Residential property management in Tennessee requires a TREC Principal Broker license under TCA 62-13 for any firm handling rent collection, lease execution, or owner trust accounts on behalf of third parties. The filter for the three firms above started at the TREC license register at verify.tn.gov and worked through NARPM National Association of Residential Property Managers membership, IREM Institute of Real Estate Management certification at the CRMC or AMO level where claimed, scope detail across single-family, multi-family, and HOA management with separate trust-accounting structure under TREC rule, transparent management fee and lease-up fee disclosures, and Davidson or Williamson County office address tenure. Operations running rent collection without a TREC Principal Broker on file were excluded.
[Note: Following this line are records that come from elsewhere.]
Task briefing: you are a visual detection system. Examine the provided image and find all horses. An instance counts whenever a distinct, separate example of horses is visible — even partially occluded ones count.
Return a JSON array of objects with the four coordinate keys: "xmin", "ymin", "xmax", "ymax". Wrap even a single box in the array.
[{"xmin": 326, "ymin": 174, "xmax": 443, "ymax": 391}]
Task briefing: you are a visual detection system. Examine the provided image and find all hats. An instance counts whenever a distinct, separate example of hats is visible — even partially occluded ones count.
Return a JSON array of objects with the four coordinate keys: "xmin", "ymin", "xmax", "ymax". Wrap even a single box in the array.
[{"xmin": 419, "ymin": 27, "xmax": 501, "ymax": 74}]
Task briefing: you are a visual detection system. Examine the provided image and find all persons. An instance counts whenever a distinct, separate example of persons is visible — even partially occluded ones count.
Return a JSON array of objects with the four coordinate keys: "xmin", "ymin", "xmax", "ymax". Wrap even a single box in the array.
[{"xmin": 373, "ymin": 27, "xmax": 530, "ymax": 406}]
Frequently Asked Questions #

Q: How does the firm handle scope changes during the engagement?
A: Ask for the change-order procedure in writing before the engagement starts, including how additional cost is quoted, how the client approves out-of-scope work, and how the revised timeline is documented. A clear procedure prevents disputes when project requirements evolve after kickoff.

Q: What happens if I want to terminate the engagement early?
A: Ask for the termination provisions in the engagement letter: notice period (typically 30 days), payment for work completed through the termination date, and handover of files, working documents, and access credentials. For ongoing services, confirm the prepaid-fee refund policy and any contractual minimum.

Q: Are any of the three firms paid placements?
A: No. The three profiles above are editorial selections drawn from publicly verifiable sources. No firm sponsored placement.

Q: How does the firm measure and report engagement results?
A: For ongoing professional services, ask the firm to share the reporting cadence, the KPIs or financial metrics tracked, the format of the reports (written, dashboard, meeting), and how the firm proposes to adjust scope or tactics based on results. Documented measurement prevents the engagement from drifting away from the original goal.

Editorial Note #

This guide was published on 2026-05-11 and reflects research current as of that date. Verify licenses, phone numbers, and current business status before engaging any firm.